--- Text section ---
%%

Deploy Kafka Load Client

Deploy Kafka Sink Load Client to push messages to a Kafka topic.

cd $REPO_ROOT/src/perf/cluster/charts

kubectl create namespace perf

# Install Sink perf client to send 10 messages per second to sink-test topic
helm install sinkperf ./sink-perf -n perf \
  --set params.topic=sink-test \
  --set params.throughput=10

With the Sink connector properly setup, the messages should be flowing to the Cosmos DB database. Use the Data Explorer in the Azure Portal to view data in the Cosmos DB database.

With the source connector also setup, you should see the records in Cosmos DB being added in the source-test topic.

# See messages added to source-test topic from the beginning
kubectl exec -c cp-kafka-broker -it kafka-cp-kafka-0 -n kafka -- /bin/bash /usr/bin/kafka-console-consumer --bootstrap-server localhost:9092 --topic source-test --from-beginning

# Press Ctrl-C to exit the prompt above

Tear down the load client when done with testing.


helm delete sinkperf -n perf

Observability

Monitor Kubernetes Cluster with Prometheus and Grafana using Helm.

It is recommended to install the Prometheus operator in a separate namespace, as it is easy to manage. Create a new namespace called monitoring:


kubectl create namespace monitoring

Install Prometheus & Grafana in the monitoring namespace of the cluster:

helm install prometheus prometheus-community/prometheus -n monitoring \
  --set server.global.scrape_interval=20s \
  --set server.global.scrape_timeout=10s

helm install grafana grafana/grafana -n monitoring

# Validate pods running in namespace monitoring
kubectl get pods -n monitoring

Get the Prometheus server URL to visit by running these commands:

export POD_NAME=$(kubectl get pods --namespace monitoring -l "app=prometheus,component=server" -o jsonpath="{.items[0].metadata.name}")
kubectl --namespace monitoring port-forward $POD_NAME 9090

Get the Grafana URL to visit by running these commands:

export POD_NAME=$(kubectl get pods --namespace monitoring -l "app.kubernetes.io/name=grafana,app.kubernetes.io/instance=grafana" -o jsonpath="{.items[0].metadata.name}")
kubectl --namespace monitoring port-forward $POD_NAME 3000

Get the Grafana admin password:

kubectl get secret --namespace monitoring grafana -o jsonpath="{.data.admin-password}" | base64 --decode ; echo

Access the Prometheus UI by naviagating to the url http://localhost:9090.

%%

--- Extracted records ---
%%

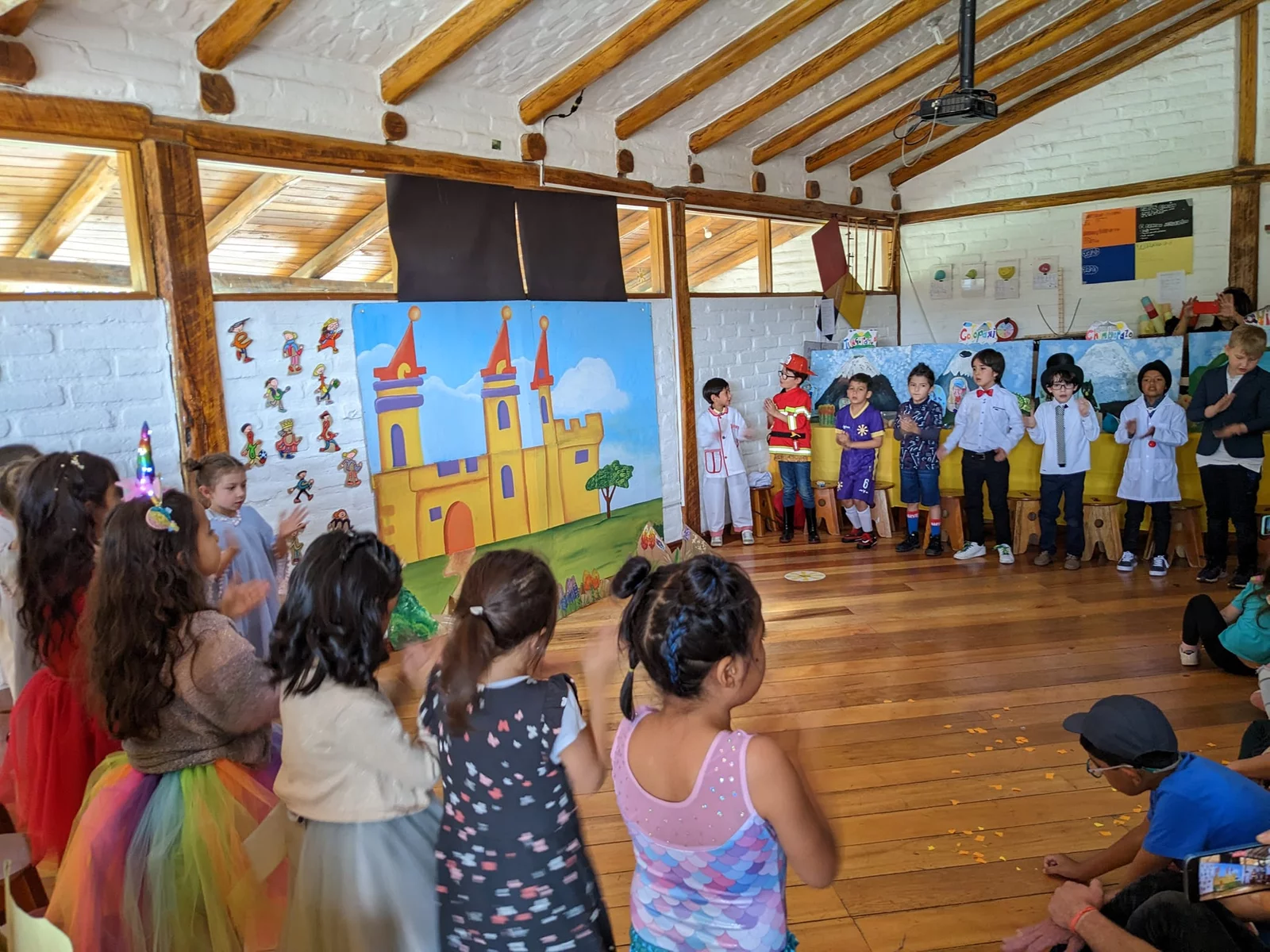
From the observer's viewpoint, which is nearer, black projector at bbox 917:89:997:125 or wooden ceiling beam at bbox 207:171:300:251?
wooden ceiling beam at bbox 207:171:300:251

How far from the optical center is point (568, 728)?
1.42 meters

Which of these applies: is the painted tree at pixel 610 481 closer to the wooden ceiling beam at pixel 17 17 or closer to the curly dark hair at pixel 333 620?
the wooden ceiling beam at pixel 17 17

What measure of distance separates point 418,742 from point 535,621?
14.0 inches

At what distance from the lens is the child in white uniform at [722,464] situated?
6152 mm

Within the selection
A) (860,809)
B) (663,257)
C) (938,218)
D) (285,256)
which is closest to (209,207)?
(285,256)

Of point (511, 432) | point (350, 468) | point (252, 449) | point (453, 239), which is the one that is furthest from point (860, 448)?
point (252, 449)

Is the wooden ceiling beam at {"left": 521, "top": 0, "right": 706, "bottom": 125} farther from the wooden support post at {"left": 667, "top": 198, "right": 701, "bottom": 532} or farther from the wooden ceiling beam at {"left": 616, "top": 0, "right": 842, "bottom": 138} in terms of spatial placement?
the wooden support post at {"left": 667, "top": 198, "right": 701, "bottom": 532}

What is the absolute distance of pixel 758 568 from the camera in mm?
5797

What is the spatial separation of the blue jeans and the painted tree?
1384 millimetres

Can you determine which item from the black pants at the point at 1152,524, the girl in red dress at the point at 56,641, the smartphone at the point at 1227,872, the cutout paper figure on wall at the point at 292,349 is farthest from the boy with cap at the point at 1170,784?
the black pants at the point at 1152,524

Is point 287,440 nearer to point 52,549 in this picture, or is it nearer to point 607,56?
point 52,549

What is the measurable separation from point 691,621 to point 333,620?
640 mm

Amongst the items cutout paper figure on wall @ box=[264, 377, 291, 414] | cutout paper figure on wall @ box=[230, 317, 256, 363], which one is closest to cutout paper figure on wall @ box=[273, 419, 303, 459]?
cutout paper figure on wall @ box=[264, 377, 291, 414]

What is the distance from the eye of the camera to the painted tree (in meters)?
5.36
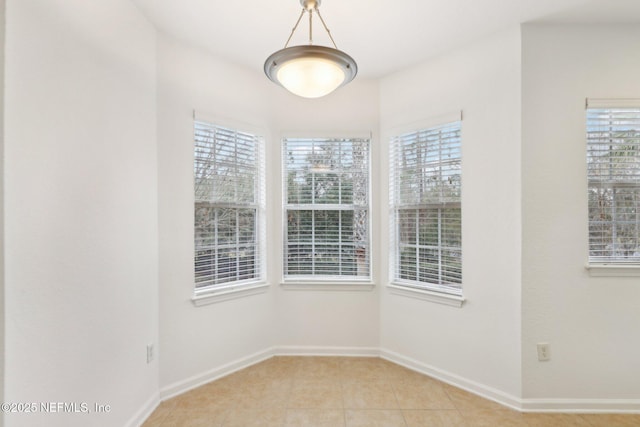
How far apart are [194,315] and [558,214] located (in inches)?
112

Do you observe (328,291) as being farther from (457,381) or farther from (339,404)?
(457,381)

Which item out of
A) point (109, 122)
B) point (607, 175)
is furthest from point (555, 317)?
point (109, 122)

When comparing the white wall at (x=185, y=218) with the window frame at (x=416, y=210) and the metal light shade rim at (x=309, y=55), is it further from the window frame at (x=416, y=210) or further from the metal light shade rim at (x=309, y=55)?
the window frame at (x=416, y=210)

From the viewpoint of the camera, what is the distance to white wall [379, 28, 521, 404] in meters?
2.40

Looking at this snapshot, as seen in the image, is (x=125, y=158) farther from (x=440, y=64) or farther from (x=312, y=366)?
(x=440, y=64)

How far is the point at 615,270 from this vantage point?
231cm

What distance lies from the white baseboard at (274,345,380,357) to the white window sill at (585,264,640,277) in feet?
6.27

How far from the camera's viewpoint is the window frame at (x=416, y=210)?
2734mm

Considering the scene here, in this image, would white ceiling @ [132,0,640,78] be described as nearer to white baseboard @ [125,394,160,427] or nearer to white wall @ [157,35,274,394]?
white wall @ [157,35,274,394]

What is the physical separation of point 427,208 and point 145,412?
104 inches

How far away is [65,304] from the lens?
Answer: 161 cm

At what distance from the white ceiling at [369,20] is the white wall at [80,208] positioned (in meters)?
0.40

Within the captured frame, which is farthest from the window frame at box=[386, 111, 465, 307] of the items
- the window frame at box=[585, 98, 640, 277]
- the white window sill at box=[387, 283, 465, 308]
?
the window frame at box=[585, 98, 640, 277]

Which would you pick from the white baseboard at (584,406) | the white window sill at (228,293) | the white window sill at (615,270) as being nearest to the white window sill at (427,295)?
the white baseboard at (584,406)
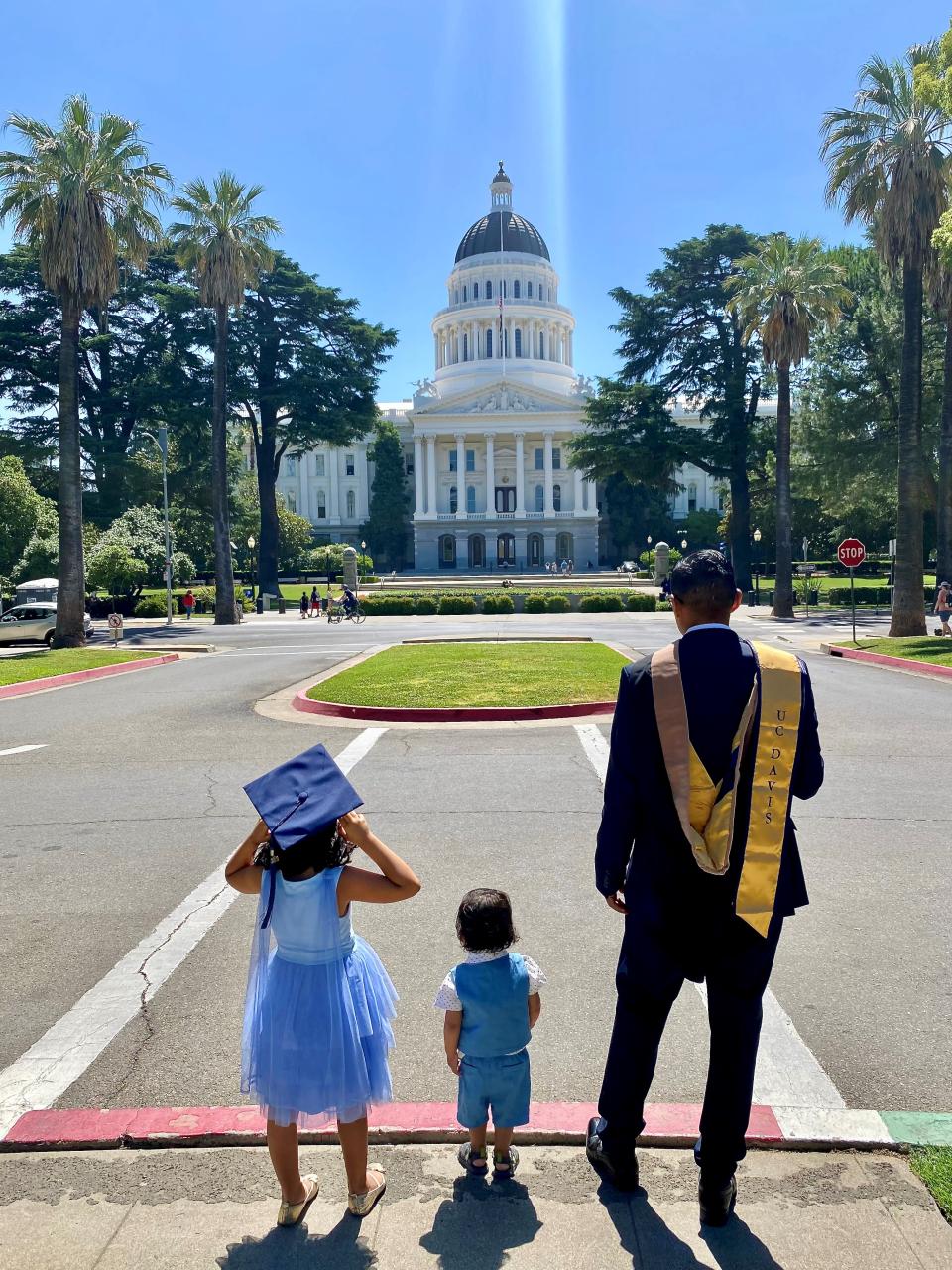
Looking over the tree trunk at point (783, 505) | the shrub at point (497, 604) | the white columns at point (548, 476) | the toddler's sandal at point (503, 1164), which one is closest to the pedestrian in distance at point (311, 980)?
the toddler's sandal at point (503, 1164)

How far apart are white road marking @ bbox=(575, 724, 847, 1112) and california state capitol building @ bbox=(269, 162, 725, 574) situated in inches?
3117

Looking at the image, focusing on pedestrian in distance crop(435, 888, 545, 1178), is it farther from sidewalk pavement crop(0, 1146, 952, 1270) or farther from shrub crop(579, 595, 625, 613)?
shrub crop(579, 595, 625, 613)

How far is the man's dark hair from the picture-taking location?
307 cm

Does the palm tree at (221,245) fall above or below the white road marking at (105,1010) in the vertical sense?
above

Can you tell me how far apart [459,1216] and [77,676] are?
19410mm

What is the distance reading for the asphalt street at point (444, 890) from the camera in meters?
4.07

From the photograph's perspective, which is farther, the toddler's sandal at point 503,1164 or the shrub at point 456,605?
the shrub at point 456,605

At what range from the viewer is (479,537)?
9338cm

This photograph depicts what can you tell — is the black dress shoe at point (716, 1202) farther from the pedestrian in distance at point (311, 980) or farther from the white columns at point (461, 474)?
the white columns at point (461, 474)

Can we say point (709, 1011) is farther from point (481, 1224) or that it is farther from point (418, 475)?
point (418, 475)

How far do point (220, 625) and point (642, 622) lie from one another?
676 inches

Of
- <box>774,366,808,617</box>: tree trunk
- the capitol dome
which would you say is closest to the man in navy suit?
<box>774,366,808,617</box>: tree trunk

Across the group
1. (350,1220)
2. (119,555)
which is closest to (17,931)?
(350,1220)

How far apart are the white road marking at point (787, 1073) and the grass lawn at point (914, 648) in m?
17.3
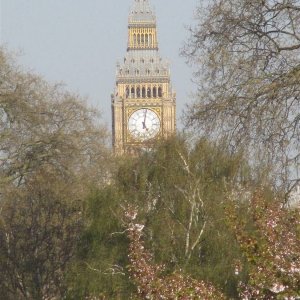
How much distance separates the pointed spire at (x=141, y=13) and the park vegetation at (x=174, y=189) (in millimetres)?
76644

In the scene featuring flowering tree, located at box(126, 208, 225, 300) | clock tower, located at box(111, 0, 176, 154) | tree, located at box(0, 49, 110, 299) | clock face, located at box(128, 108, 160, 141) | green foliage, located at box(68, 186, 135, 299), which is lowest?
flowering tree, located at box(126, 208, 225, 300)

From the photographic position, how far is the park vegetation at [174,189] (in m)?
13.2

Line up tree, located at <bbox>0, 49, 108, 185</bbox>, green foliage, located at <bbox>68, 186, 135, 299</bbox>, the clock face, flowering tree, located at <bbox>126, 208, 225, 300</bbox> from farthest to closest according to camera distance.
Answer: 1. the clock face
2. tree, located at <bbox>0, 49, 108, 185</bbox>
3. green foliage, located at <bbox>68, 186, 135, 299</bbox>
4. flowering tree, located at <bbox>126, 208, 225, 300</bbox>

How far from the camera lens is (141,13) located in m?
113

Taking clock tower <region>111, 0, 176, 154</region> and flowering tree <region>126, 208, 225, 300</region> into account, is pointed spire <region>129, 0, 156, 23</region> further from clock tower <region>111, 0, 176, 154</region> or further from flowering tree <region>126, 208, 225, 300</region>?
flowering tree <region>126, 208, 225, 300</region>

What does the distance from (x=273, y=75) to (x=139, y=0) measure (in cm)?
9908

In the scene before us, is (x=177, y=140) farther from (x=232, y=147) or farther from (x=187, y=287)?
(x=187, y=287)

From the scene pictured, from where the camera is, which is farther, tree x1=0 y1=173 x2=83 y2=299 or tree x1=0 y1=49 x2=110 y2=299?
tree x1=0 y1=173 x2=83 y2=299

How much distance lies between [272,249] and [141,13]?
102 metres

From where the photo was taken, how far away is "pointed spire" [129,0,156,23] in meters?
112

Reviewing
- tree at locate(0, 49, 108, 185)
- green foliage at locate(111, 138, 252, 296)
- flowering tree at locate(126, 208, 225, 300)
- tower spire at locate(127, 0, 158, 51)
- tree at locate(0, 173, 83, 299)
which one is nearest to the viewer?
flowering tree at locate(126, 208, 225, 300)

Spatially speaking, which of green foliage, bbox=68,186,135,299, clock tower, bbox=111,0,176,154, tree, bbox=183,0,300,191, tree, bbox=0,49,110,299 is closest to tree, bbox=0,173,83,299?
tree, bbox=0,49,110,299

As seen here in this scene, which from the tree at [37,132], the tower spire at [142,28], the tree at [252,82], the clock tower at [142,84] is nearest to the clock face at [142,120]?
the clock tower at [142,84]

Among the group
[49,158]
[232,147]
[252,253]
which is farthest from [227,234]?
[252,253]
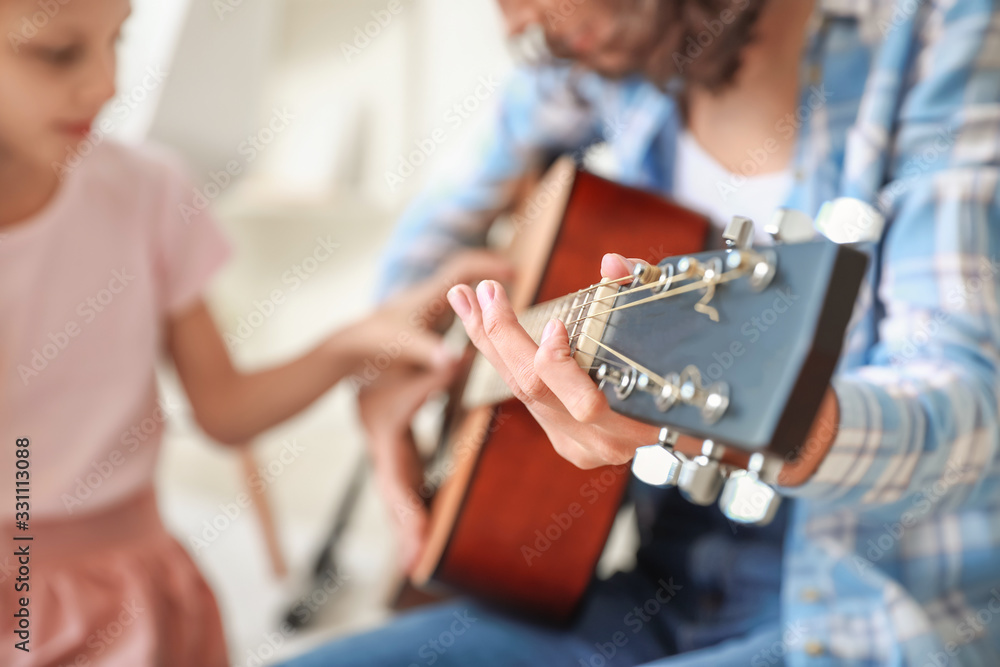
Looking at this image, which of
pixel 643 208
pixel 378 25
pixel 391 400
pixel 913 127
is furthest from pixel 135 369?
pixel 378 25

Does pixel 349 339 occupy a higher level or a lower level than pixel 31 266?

%%

--- What is asked ---
a) Retype the part of the Kubernetes setup guide that begins at the words "cd $REPO_ROOT/src/perf/cluster/charts" and stops after "the source-test topic.".
b) Write the next part of the Kubernetes setup guide, picking up after its last sentence.
The material above isn't needed here.

--- The replies ---
a)
cd $REPO_ROOT/src/perf/cluster/charts

kubectl create namespace perf

# Install Sink perf client to send 10 messages per second to sink-test topic
helm install sinkperf ./sink-perf -n perf \
  --set params.topic=sink-test \
  --set params.throughput=10

With the Sink connector properly setup, the messages should be flowing to the Cosmos DB database. Use the Data Explorer in the Azure Portal to view data in the Cosmos DB database.

With the source connector also setup, you should see the records in Cosmos DB being added in the source-test topic.

b)
Login to Grafana by visting url http://localhost:3000 and log in with the password obtained in previous step.
Add Prometheus as a Data Source in Grafana. Refer to these Grafana docs for more information.
- Use http://localhost:9090 as the URL for Prometheus.
- Set Browser as the Access type.
Import the Kafka Cosmos Dashboard in Grafana.

Performance Driver script

The driver script can deploy the necessary Kafka and Cosmos resources, setup Cosmos DB Connectors, launch a load client and clean up any resources at the end. This makes it easy to run load tests on the Sink and Source connectors.

Here’s the script usage:

cd $REPO_ROOT/src/perf

Args (all are required):
  -n    Name of the Cosmos DB instance to create resources within
  -g    Resource group where the Cosmos DB instance resides within your Azure account
  -t    Request Units (RUs) to allocate to the Cosmos SQL Database
  -s    Whether to run the performance testing on a `sink` or `source` connector.
        Accepted values are `sink` or `source`.
  -p    The number of topic partitions the sink Kafka topic should have.
        For best performance, ensure this is equal to the number of sink tasks your sink connector is running.
  -d    How long (in seconds) the load traffic should be sent.
  -l    Number of messages per second the load traffic should be sent at.

Example commands:

In all following examples, assume there is a Cosmos DB instance named kafka-perf-test inside the kafka-cosmos-perf resource group.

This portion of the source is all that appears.